Blogtour Sardegna, i segreti gastronomici dell’Isola
Le eccellenze del territorio e la dieta mediterranea svelate ai food blogger. L’iniziativa vede coinvolte le camere di commercio. Si punta all’Expo 2015
Sassari. I food blogger sono i nuovi e autorevoli referenti nel dialogo con le aziende e i produttori, in virtù delle loro competenze e, soprattutto, della loro capacità di influenzare le scelte del popolo dei consumatori, che guarda a loro con sempre maggiore rispetto e fiducia, come emerge da un analisi del sondaggio somministrato dall’ISPO all’inizio 2014 a un campione di food blogger dell’AIFB – Associazione Italiana Food Blogger. Nasce così il blogtour “La Sardegna e la dieta mediterranea” con coinvolgimento delle quattro Camere di Commercio isolane, l’Associazione nazionale Città dell’Olio e Associazione italiana Food Blogger. Per puntare verso Expo 2015.

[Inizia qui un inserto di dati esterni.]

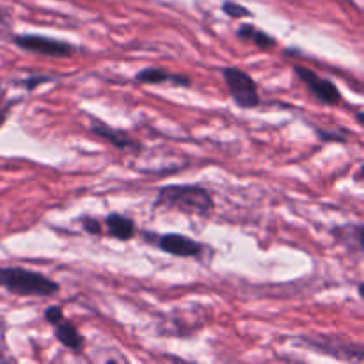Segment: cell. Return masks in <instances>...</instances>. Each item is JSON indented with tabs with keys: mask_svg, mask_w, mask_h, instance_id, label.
I'll use <instances>...</instances> for the list:
<instances>
[{
	"mask_svg": "<svg viewBox=\"0 0 364 364\" xmlns=\"http://www.w3.org/2000/svg\"><path fill=\"white\" fill-rule=\"evenodd\" d=\"M155 208L178 210L188 215L208 217L215 208L212 194L199 185H166L159 191Z\"/></svg>",
	"mask_w": 364,
	"mask_h": 364,
	"instance_id": "1",
	"label": "cell"
},
{
	"mask_svg": "<svg viewBox=\"0 0 364 364\" xmlns=\"http://www.w3.org/2000/svg\"><path fill=\"white\" fill-rule=\"evenodd\" d=\"M0 287L25 297H50L60 288L50 277L21 267H0Z\"/></svg>",
	"mask_w": 364,
	"mask_h": 364,
	"instance_id": "2",
	"label": "cell"
},
{
	"mask_svg": "<svg viewBox=\"0 0 364 364\" xmlns=\"http://www.w3.org/2000/svg\"><path fill=\"white\" fill-rule=\"evenodd\" d=\"M223 77L230 89L231 98L240 109H256L259 105L258 85L251 75L237 66H228L223 70Z\"/></svg>",
	"mask_w": 364,
	"mask_h": 364,
	"instance_id": "3",
	"label": "cell"
},
{
	"mask_svg": "<svg viewBox=\"0 0 364 364\" xmlns=\"http://www.w3.org/2000/svg\"><path fill=\"white\" fill-rule=\"evenodd\" d=\"M13 41L21 50L39 53V55L70 57L75 53V46H71L70 43L60 41V39L46 38V36L41 34H18L14 36Z\"/></svg>",
	"mask_w": 364,
	"mask_h": 364,
	"instance_id": "4",
	"label": "cell"
},
{
	"mask_svg": "<svg viewBox=\"0 0 364 364\" xmlns=\"http://www.w3.org/2000/svg\"><path fill=\"white\" fill-rule=\"evenodd\" d=\"M295 73H297V77L308 85L309 91H311L320 102L326 103V105H336L341 100L340 89H338L333 82L327 80V78L318 77V75H316L315 71L309 70V68L295 66Z\"/></svg>",
	"mask_w": 364,
	"mask_h": 364,
	"instance_id": "5",
	"label": "cell"
},
{
	"mask_svg": "<svg viewBox=\"0 0 364 364\" xmlns=\"http://www.w3.org/2000/svg\"><path fill=\"white\" fill-rule=\"evenodd\" d=\"M156 244H159V247L164 252L180 256V258H192V256H199L203 252V245L199 242L192 240V238L180 233L162 235V237H159Z\"/></svg>",
	"mask_w": 364,
	"mask_h": 364,
	"instance_id": "6",
	"label": "cell"
},
{
	"mask_svg": "<svg viewBox=\"0 0 364 364\" xmlns=\"http://www.w3.org/2000/svg\"><path fill=\"white\" fill-rule=\"evenodd\" d=\"M91 130H92V134L98 135V137H102V139H105V141H109L110 144L117 149H139L141 148V144H139L137 141H134V139H132L127 132L116 130V128L102 123L100 119H92Z\"/></svg>",
	"mask_w": 364,
	"mask_h": 364,
	"instance_id": "7",
	"label": "cell"
},
{
	"mask_svg": "<svg viewBox=\"0 0 364 364\" xmlns=\"http://www.w3.org/2000/svg\"><path fill=\"white\" fill-rule=\"evenodd\" d=\"M107 231L116 240H130L135 235V223L121 213H110L105 219Z\"/></svg>",
	"mask_w": 364,
	"mask_h": 364,
	"instance_id": "8",
	"label": "cell"
},
{
	"mask_svg": "<svg viewBox=\"0 0 364 364\" xmlns=\"http://www.w3.org/2000/svg\"><path fill=\"white\" fill-rule=\"evenodd\" d=\"M334 238L343 242L347 247L354 249V251H363V238H364V228L363 224H343V226H336L333 230Z\"/></svg>",
	"mask_w": 364,
	"mask_h": 364,
	"instance_id": "9",
	"label": "cell"
},
{
	"mask_svg": "<svg viewBox=\"0 0 364 364\" xmlns=\"http://www.w3.org/2000/svg\"><path fill=\"white\" fill-rule=\"evenodd\" d=\"M53 327H55V338L59 340L60 345L71 348V350H80L84 347V338H82V334L78 333V329L71 322L60 320Z\"/></svg>",
	"mask_w": 364,
	"mask_h": 364,
	"instance_id": "10",
	"label": "cell"
},
{
	"mask_svg": "<svg viewBox=\"0 0 364 364\" xmlns=\"http://www.w3.org/2000/svg\"><path fill=\"white\" fill-rule=\"evenodd\" d=\"M169 78L171 75L160 68H144L135 75L137 84H164V82H169Z\"/></svg>",
	"mask_w": 364,
	"mask_h": 364,
	"instance_id": "11",
	"label": "cell"
},
{
	"mask_svg": "<svg viewBox=\"0 0 364 364\" xmlns=\"http://www.w3.org/2000/svg\"><path fill=\"white\" fill-rule=\"evenodd\" d=\"M249 41L255 43L259 50H270L277 45V41L272 38V36L267 34V32H263V31H258V28H255V32H252V36Z\"/></svg>",
	"mask_w": 364,
	"mask_h": 364,
	"instance_id": "12",
	"label": "cell"
},
{
	"mask_svg": "<svg viewBox=\"0 0 364 364\" xmlns=\"http://www.w3.org/2000/svg\"><path fill=\"white\" fill-rule=\"evenodd\" d=\"M223 11L231 18H245V16H251V11L245 9L244 6L237 2H231V0H226L223 4Z\"/></svg>",
	"mask_w": 364,
	"mask_h": 364,
	"instance_id": "13",
	"label": "cell"
},
{
	"mask_svg": "<svg viewBox=\"0 0 364 364\" xmlns=\"http://www.w3.org/2000/svg\"><path fill=\"white\" fill-rule=\"evenodd\" d=\"M82 226L87 231L89 235H100L102 233V223L98 219H92V217H84L82 219Z\"/></svg>",
	"mask_w": 364,
	"mask_h": 364,
	"instance_id": "14",
	"label": "cell"
},
{
	"mask_svg": "<svg viewBox=\"0 0 364 364\" xmlns=\"http://www.w3.org/2000/svg\"><path fill=\"white\" fill-rule=\"evenodd\" d=\"M52 80V77H46V75H38V77H31V78H25L23 80V87L27 89V91H34L38 85L41 84H46V82Z\"/></svg>",
	"mask_w": 364,
	"mask_h": 364,
	"instance_id": "15",
	"label": "cell"
},
{
	"mask_svg": "<svg viewBox=\"0 0 364 364\" xmlns=\"http://www.w3.org/2000/svg\"><path fill=\"white\" fill-rule=\"evenodd\" d=\"M45 318L46 322L55 326V323H59L60 320H63V309H60L59 306H50V308H46L45 311Z\"/></svg>",
	"mask_w": 364,
	"mask_h": 364,
	"instance_id": "16",
	"label": "cell"
},
{
	"mask_svg": "<svg viewBox=\"0 0 364 364\" xmlns=\"http://www.w3.org/2000/svg\"><path fill=\"white\" fill-rule=\"evenodd\" d=\"M255 25L252 23H244V25H240V28H238L237 31V34H238V38H242V39H251V36H252V32H255Z\"/></svg>",
	"mask_w": 364,
	"mask_h": 364,
	"instance_id": "17",
	"label": "cell"
},
{
	"mask_svg": "<svg viewBox=\"0 0 364 364\" xmlns=\"http://www.w3.org/2000/svg\"><path fill=\"white\" fill-rule=\"evenodd\" d=\"M9 109H11V105H7V107H4V109H0V128H2V124L6 123L7 114H9Z\"/></svg>",
	"mask_w": 364,
	"mask_h": 364,
	"instance_id": "18",
	"label": "cell"
},
{
	"mask_svg": "<svg viewBox=\"0 0 364 364\" xmlns=\"http://www.w3.org/2000/svg\"><path fill=\"white\" fill-rule=\"evenodd\" d=\"M359 297H364V287H363V283H359Z\"/></svg>",
	"mask_w": 364,
	"mask_h": 364,
	"instance_id": "19",
	"label": "cell"
},
{
	"mask_svg": "<svg viewBox=\"0 0 364 364\" xmlns=\"http://www.w3.org/2000/svg\"><path fill=\"white\" fill-rule=\"evenodd\" d=\"M358 121L359 124H363V112H358Z\"/></svg>",
	"mask_w": 364,
	"mask_h": 364,
	"instance_id": "20",
	"label": "cell"
}]
</instances>
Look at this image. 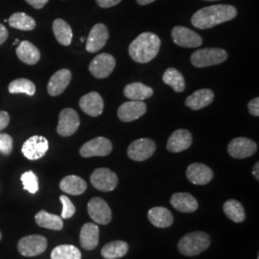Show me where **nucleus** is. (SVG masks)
I'll return each mask as SVG.
<instances>
[{
	"instance_id": "nucleus-28",
	"label": "nucleus",
	"mask_w": 259,
	"mask_h": 259,
	"mask_svg": "<svg viewBox=\"0 0 259 259\" xmlns=\"http://www.w3.org/2000/svg\"><path fill=\"white\" fill-rule=\"evenodd\" d=\"M53 33L58 42L64 47H68L71 44L73 33L70 25L64 19H58L53 22Z\"/></svg>"
},
{
	"instance_id": "nucleus-25",
	"label": "nucleus",
	"mask_w": 259,
	"mask_h": 259,
	"mask_svg": "<svg viewBox=\"0 0 259 259\" xmlns=\"http://www.w3.org/2000/svg\"><path fill=\"white\" fill-rule=\"evenodd\" d=\"M148 219L155 227L165 229L170 227L173 221V215L170 212L169 209L162 206H156L151 208L148 211Z\"/></svg>"
},
{
	"instance_id": "nucleus-15",
	"label": "nucleus",
	"mask_w": 259,
	"mask_h": 259,
	"mask_svg": "<svg viewBox=\"0 0 259 259\" xmlns=\"http://www.w3.org/2000/svg\"><path fill=\"white\" fill-rule=\"evenodd\" d=\"M88 211L91 218L97 224L107 225L111 221L110 205L101 198H93L88 204Z\"/></svg>"
},
{
	"instance_id": "nucleus-41",
	"label": "nucleus",
	"mask_w": 259,
	"mask_h": 259,
	"mask_svg": "<svg viewBox=\"0 0 259 259\" xmlns=\"http://www.w3.org/2000/svg\"><path fill=\"white\" fill-rule=\"evenodd\" d=\"M122 0H96L97 4L102 8H111L119 4Z\"/></svg>"
},
{
	"instance_id": "nucleus-47",
	"label": "nucleus",
	"mask_w": 259,
	"mask_h": 259,
	"mask_svg": "<svg viewBox=\"0 0 259 259\" xmlns=\"http://www.w3.org/2000/svg\"><path fill=\"white\" fill-rule=\"evenodd\" d=\"M0 240H1V232H0Z\"/></svg>"
},
{
	"instance_id": "nucleus-4",
	"label": "nucleus",
	"mask_w": 259,
	"mask_h": 259,
	"mask_svg": "<svg viewBox=\"0 0 259 259\" xmlns=\"http://www.w3.org/2000/svg\"><path fill=\"white\" fill-rule=\"evenodd\" d=\"M228 53L221 48H204L195 51L191 55V64L195 67L202 68L220 65L227 61Z\"/></svg>"
},
{
	"instance_id": "nucleus-42",
	"label": "nucleus",
	"mask_w": 259,
	"mask_h": 259,
	"mask_svg": "<svg viewBox=\"0 0 259 259\" xmlns=\"http://www.w3.org/2000/svg\"><path fill=\"white\" fill-rule=\"evenodd\" d=\"M25 1L33 8L37 10L42 9L48 2V0H25Z\"/></svg>"
},
{
	"instance_id": "nucleus-22",
	"label": "nucleus",
	"mask_w": 259,
	"mask_h": 259,
	"mask_svg": "<svg viewBox=\"0 0 259 259\" xmlns=\"http://www.w3.org/2000/svg\"><path fill=\"white\" fill-rule=\"evenodd\" d=\"M80 243L84 250H94L99 243V228L93 223L84 224L80 232Z\"/></svg>"
},
{
	"instance_id": "nucleus-13",
	"label": "nucleus",
	"mask_w": 259,
	"mask_h": 259,
	"mask_svg": "<svg viewBox=\"0 0 259 259\" xmlns=\"http://www.w3.org/2000/svg\"><path fill=\"white\" fill-rule=\"evenodd\" d=\"M257 151V144L247 138H236L229 143L228 152L234 158L251 157Z\"/></svg>"
},
{
	"instance_id": "nucleus-10",
	"label": "nucleus",
	"mask_w": 259,
	"mask_h": 259,
	"mask_svg": "<svg viewBox=\"0 0 259 259\" xmlns=\"http://www.w3.org/2000/svg\"><path fill=\"white\" fill-rule=\"evenodd\" d=\"M112 151L111 142L108 139L99 137L84 143L80 149V155L83 157H105Z\"/></svg>"
},
{
	"instance_id": "nucleus-16",
	"label": "nucleus",
	"mask_w": 259,
	"mask_h": 259,
	"mask_svg": "<svg viewBox=\"0 0 259 259\" xmlns=\"http://www.w3.org/2000/svg\"><path fill=\"white\" fill-rule=\"evenodd\" d=\"M147 111V106L143 101H133L123 103L118 108L117 115L123 122H131L140 118Z\"/></svg>"
},
{
	"instance_id": "nucleus-17",
	"label": "nucleus",
	"mask_w": 259,
	"mask_h": 259,
	"mask_svg": "<svg viewBox=\"0 0 259 259\" xmlns=\"http://www.w3.org/2000/svg\"><path fill=\"white\" fill-rule=\"evenodd\" d=\"M72 74L68 69H60L52 75L47 84V92L50 96H59L64 93L71 81Z\"/></svg>"
},
{
	"instance_id": "nucleus-7",
	"label": "nucleus",
	"mask_w": 259,
	"mask_h": 259,
	"mask_svg": "<svg viewBox=\"0 0 259 259\" xmlns=\"http://www.w3.org/2000/svg\"><path fill=\"white\" fill-rule=\"evenodd\" d=\"M80 126V118L77 111L66 108L60 112L57 133L61 137H70L77 132Z\"/></svg>"
},
{
	"instance_id": "nucleus-9",
	"label": "nucleus",
	"mask_w": 259,
	"mask_h": 259,
	"mask_svg": "<svg viewBox=\"0 0 259 259\" xmlns=\"http://www.w3.org/2000/svg\"><path fill=\"white\" fill-rule=\"evenodd\" d=\"M116 65L113 56L108 53H102L96 56L90 64L89 69L91 73L97 79H105L109 77Z\"/></svg>"
},
{
	"instance_id": "nucleus-2",
	"label": "nucleus",
	"mask_w": 259,
	"mask_h": 259,
	"mask_svg": "<svg viewBox=\"0 0 259 259\" xmlns=\"http://www.w3.org/2000/svg\"><path fill=\"white\" fill-rule=\"evenodd\" d=\"M160 38L157 35L145 32L139 35L130 45V57L137 63L146 64L158 54Z\"/></svg>"
},
{
	"instance_id": "nucleus-23",
	"label": "nucleus",
	"mask_w": 259,
	"mask_h": 259,
	"mask_svg": "<svg viewBox=\"0 0 259 259\" xmlns=\"http://www.w3.org/2000/svg\"><path fill=\"white\" fill-rule=\"evenodd\" d=\"M170 203L178 211L184 213L194 212L199 207L196 198L189 193H175L171 197Z\"/></svg>"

Da giovedì 11 dicembre ecco due blogtour separati ed autonomi, con otto FoodBlogger ciascuno, selezionati in collaborazione con l’Associazione Italiana Food Blogger secondo criteri relativi alla qualità non solo tecnica ma anche e soprattutto contenutistica che già di per sé è effettuata a monte dall’Associazione attraverso il rispetto dei suoi principi costitutivi. In particolare, foodblogger che hanno un blog più aderente agli obbiettivi del tour e che privilegino, quindi, la cucina regionale e la scoperta e conoscenza dei territori di produzione nel rispetto del territorio, oltre a specifiche tecniche quali pagine visitate e follower in base anche ai principali food ranking sul web.
Gli itinerari sono strutturati seguendo un percorso della conoscenza della cucina “segreta” e dei prodotti della tradizione soffermandosi alla scoperta della cucina di casa e di tutti giorni basata sapientemente sul recupero della memoria familiare tramandata. La scoperta del territorio attraverso le aziende di produzione agroalimentari in territori molto spesso poco frequentati dai flussi turistici tradizionali ma che vantano ricchezze di giacimenti gastronomici straordinari. Tradizione e innovazione, rispetto del territorio, cucina della memoria sono alcuni degli elementi che caratterizzeranno itinerari di Sassari e nord Sardegna, l’oristanese, il cagliaritano ed il nuorese.
A nord i food blogger andranno a scoprire i gusti e le eccellenze del territorio ad Alghero, Tula, Padru e chiuderanno con Sassari.
Importante e fondamentale sarà l’interazione con il territorio e con la storia e le emozioni che la gente, i produttori sapranno trasmettere affinché possano suggestionare i partecipanti per avere un feedback con la massima certezza di diffusione e con media spreading sul mondo social e web.
La moda del food contamina in maniera esponenziale tutti i mezzi di comunicazione ma è sul web che dilaga in maniera esponenziale: non esiste un censimento preciso, ma si stima che solo in Italia ci siano oltre cinquemila blog dedicati al cibo. Il successo risiede nel cercare di distinguersi puntando su un tema – ricette low cost, ingredienti a km zero – e poi espandersi in maniera virale sui social network, vera cassa di risonanza dei foodblog. Per qualcuno è solo una trasposizione 2.0 del vecchio ricettario della nonna, ma in fondo è molto di più: vetrina delle proprie abilità culinarie, voglia di comunicare, capacità di fondere passione e business. Perché se per molti il food blogging è solo un hobby si sta trasformando in una professione fatta di consulenze per le aziende, show cooking, corsi di cucina e pubblicazione di libri.